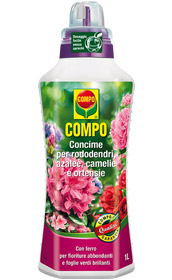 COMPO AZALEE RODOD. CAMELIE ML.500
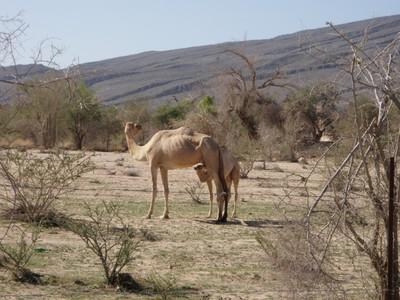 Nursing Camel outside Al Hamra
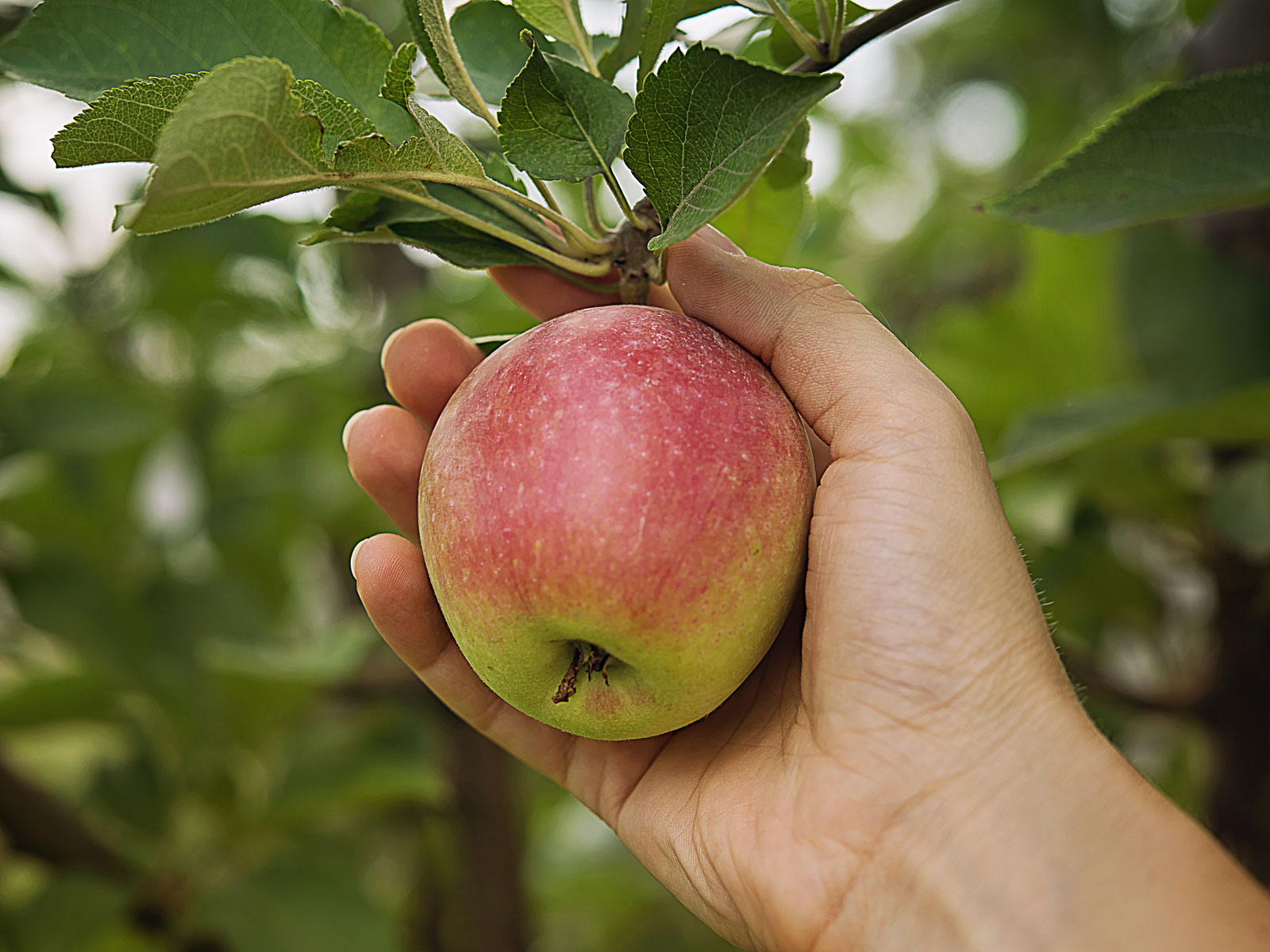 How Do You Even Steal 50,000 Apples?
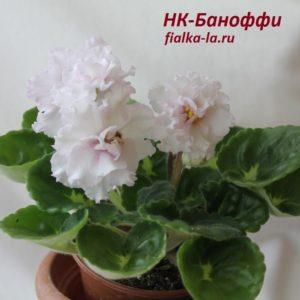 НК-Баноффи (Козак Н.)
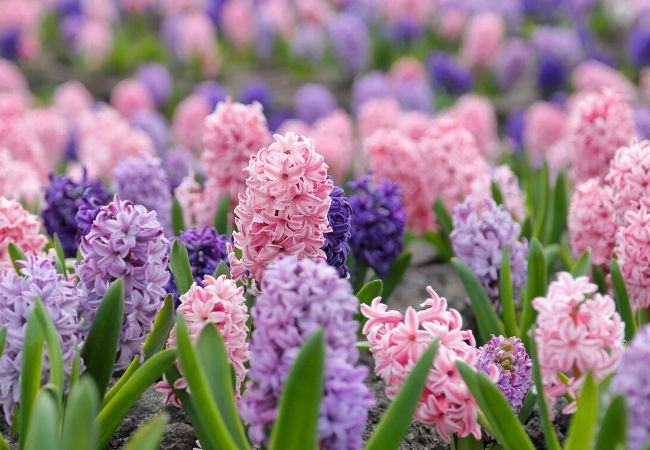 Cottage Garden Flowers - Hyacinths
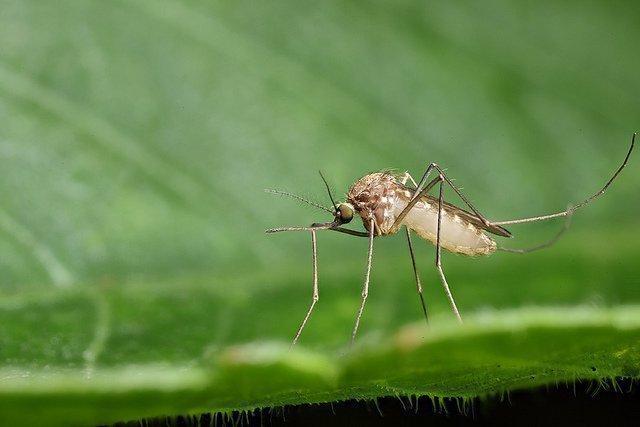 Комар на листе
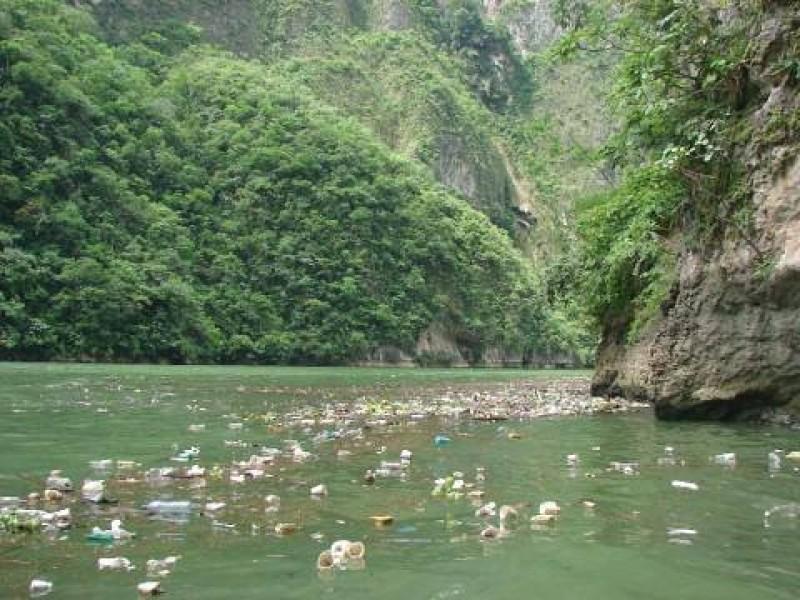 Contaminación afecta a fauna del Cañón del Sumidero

==

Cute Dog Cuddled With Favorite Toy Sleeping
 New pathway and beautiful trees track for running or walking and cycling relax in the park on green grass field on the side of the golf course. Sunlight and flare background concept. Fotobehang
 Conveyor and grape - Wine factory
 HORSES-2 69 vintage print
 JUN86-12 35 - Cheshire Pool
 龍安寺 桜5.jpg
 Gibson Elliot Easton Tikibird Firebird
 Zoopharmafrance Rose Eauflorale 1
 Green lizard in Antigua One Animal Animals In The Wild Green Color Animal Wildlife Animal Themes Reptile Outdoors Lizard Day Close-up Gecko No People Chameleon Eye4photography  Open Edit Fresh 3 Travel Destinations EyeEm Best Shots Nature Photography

...

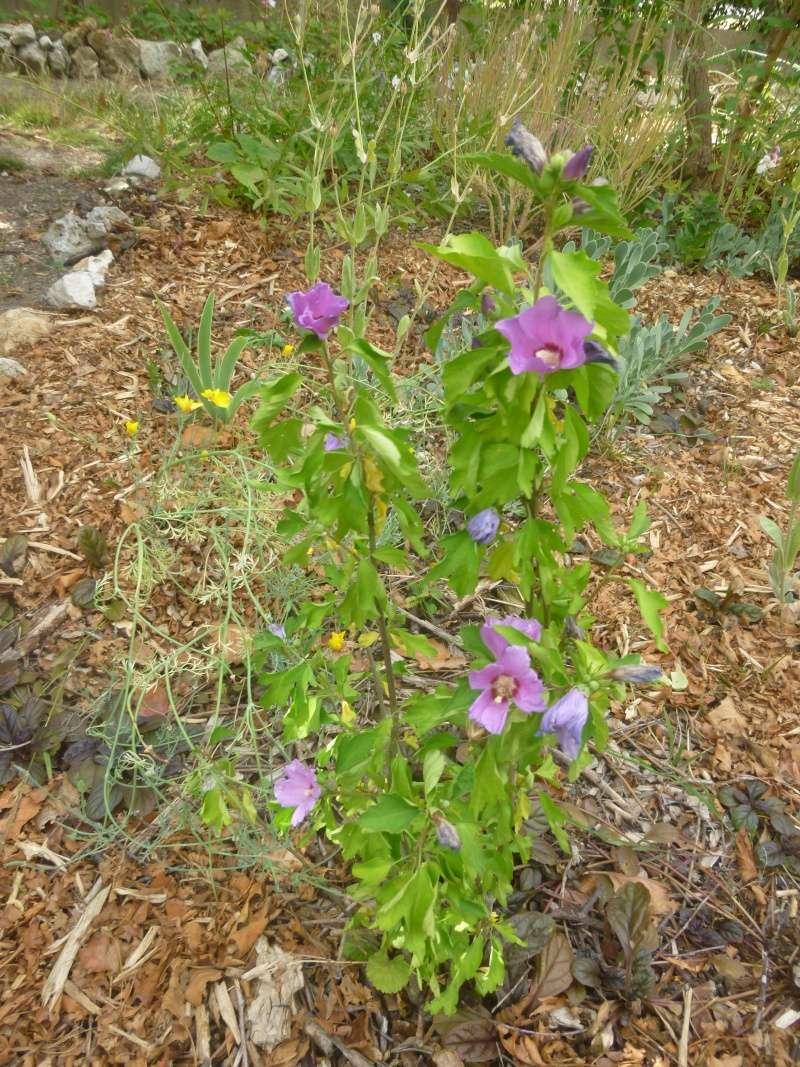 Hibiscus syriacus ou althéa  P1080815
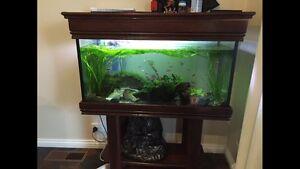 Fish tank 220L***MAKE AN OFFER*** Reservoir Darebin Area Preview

■ **YOUR GOAL**
Look above for the line with "How Do You Even Steal 50,000 Apples?" and the line with "Contaminación afecta a"; set down those two lines and all lines between them exactly, without pictures and without anything else.

■ **RESPONSE**
 How Do You Even Steal 50,000 Apples?
 НК-Баноффи (Козак Н.)
 Cottage Garden Flowers - Hyacinths
 Комар на листе
 Contaminación afecta a fauna del Cañón del Sumidero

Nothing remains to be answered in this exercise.